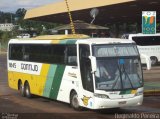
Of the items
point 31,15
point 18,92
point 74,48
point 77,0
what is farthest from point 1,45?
point 74,48

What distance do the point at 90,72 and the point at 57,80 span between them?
3038 millimetres

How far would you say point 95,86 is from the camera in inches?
610

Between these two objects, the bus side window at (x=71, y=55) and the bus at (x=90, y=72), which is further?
the bus side window at (x=71, y=55)

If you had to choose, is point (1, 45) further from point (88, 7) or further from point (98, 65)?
point (98, 65)

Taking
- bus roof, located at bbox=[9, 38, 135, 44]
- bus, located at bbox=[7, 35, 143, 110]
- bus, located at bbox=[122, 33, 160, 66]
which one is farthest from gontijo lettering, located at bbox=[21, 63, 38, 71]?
bus, located at bbox=[122, 33, 160, 66]

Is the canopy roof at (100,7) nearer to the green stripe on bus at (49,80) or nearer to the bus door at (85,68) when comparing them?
the green stripe on bus at (49,80)

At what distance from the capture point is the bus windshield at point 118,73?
15.5 metres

++++++

[What this task involves] Restate the whole listing above exactly, please, omitting every image.

[Correct answer]
Of the items
point 31,15
point 18,92
point 74,48
point 77,0
what is farthest from point 1,45?
point 74,48

What distance do the point at 90,72 and the point at 57,80 span between them?
3038 millimetres

How far would you say point 95,86 is from the camera in inches?
610

Between these two objects, the bus side window at (x=71, y=55) and the bus at (x=90, y=72), which is further?
the bus side window at (x=71, y=55)

If you had to choose, is point (1, 45) further from point (88, 7) or further from point (98, 65)?
point (98, 65)

Taking
- bus roof, located at bbox=[9, 38, 135, 44]
- bus, located at bbox=[7, 35, 143, 110]
- bus, located at bbox=[122, 33, 160, 66]
which one is farthest from gontijo lettering, located at bbox=[21, 63, 38, 71]?
bus, located at bbox=[122, 33, 160, 66]

Is the canopy roof at (100,7) nearer to the green stripe on bus at (49,80) or nearer to the bus door at (85,68) when comparing them?
the green stripe on bus at (49,80)

At what distance from the capture point is the bus windshield at point 118,73?
15.5 metres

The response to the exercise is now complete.